Exercise brief
Give back exactly the lines that run from the line containing "How distantly are" through the end of the listing below. Leave out every other line.

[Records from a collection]
━━━━━━━━
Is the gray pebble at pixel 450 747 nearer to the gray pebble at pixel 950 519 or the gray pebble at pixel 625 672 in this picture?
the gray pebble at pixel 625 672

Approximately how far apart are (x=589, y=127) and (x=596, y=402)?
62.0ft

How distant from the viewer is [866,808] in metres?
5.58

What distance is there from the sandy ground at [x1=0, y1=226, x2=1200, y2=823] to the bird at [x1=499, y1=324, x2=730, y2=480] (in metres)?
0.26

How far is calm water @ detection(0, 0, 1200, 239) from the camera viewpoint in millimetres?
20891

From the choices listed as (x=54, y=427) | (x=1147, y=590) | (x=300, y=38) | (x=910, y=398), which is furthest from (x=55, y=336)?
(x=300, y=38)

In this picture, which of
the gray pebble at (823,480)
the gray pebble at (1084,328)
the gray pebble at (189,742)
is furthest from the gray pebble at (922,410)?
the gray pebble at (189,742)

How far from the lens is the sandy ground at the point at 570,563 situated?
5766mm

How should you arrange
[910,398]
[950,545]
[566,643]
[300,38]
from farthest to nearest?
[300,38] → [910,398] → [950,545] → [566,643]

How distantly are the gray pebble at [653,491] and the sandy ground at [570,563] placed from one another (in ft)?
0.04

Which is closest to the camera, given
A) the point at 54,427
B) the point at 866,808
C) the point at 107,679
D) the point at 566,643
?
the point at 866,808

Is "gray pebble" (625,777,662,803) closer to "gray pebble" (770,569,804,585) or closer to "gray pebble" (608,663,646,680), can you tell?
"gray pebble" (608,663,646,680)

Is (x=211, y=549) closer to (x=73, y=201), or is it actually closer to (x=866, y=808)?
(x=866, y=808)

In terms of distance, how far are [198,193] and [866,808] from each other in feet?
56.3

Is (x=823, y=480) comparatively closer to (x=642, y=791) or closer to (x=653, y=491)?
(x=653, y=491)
━━━━━━━━
Exercise response
How distantly are the gray pebble at [653,491] and the sandy ground at [570,563] placed from one another (in ft)?
0.04

Which is closest to the camera, given
A) the point at 54,427
B) the point at 866,808
C) the point at 107,679
D) the point at 566,643
?
the point at 866,808

Is "gray pebble" (625,777,662,803) closer to "gray pebble" (770,569,804,585) or closer to "gray pebble" (608,663,646,680), can you tell?
"gray pebble" (608,663,646,680)

Is (x=211, y=549) closer to (x=73, y=201), or is it actually closer to (x=866, y=808)?
(x=866, y=808)

In terms of distance, how far are [198,193] and [866,808] from each other in feet?
56.3

Is (x=823, y=480) comparatively closer to (x=642, y=791) or closer to (x=653, y=491)?
(x=653, y=491)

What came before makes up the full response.